Reading text
####

LOS ANGELES — CicLAvia has been the go-to event for Los Angeles cyclists for the past 13 years, but not everyone who enjoys open streets rides a bike. This weekend, pedestrians will have their turn to enjoy car-free streets being turned into public parks for a day during the first CicLAmini — a similar but smaller-scale and slower-paced event taking place along a one-mile stretch of Central Avenue and 103rd Streets in Watts.


What You Need To Know

  • The first CicLAmini is taking place in Watts from 9 a.m. to 3 p.m. Sunday

  • A smaller, more pedestrian-oriented CicLAvia, CicLAmini-Watts will stretch for a mile and be open to all forms of people-powered, motor-free transport

  • The event will include a pop-up skate park, pop-up soccer clinic, live screen printing and musical performances 

  • The next CicLAmini will take place in North Hollywood on Sept. 17

While traditional CicLAvia events are five to six miles, “we can’t do that in every community in LA because sometimes you don’t have that many contiguous streets that are interesting without taking you through a bunch of residential areas or going by train yards,” CicLAvia Chief Strategist Tafarai Bayne told Spectrum News 1. “We created CicLAmini to be able to get to more communities and do local events tailored to different neighborhoods.”

CicLAmini-Watts will run along 103rd Street and Central Avenue. (Photo courtesy of CicLAvia)

####

Stored data
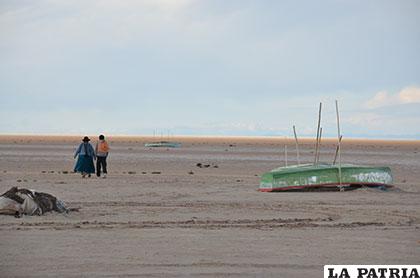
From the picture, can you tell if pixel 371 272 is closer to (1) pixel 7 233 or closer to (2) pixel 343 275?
(2) pixel 343 275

####

What you need to do
1. From the CicLAmini article, copy word for word the passage from "LOS ANGELES —" up to and including "Streets in Watts.".
2. According to the CicLAmini article, why was CicLAmini created as a shorter event instead of holding regular five-to-six-mile CicLAvia routes everywhere? Answer in one to three sentences.

Answers for the exercise
1.
LOS ANGELES — CicLAvia has been the go-to event for Los Angeles cyclists for the past 13 years, but not everyone who enjoys open streets rides a bike. This weekend, pedestrians will have their turn to enjoy car-free streets being turned into public parks for a day during the first CicLAmini — a similar but smaller-scale and slower-paced event taking place along a one-mile stretch of Central Avenue and 103rd Streets in Watts.

2. Many communities in Los Angeles don't have enough connected streets that are interesting without passing through many residential areas or by train yards. CicLAmini lets CicLAvia reach more communities with local events suited to each neighborhood.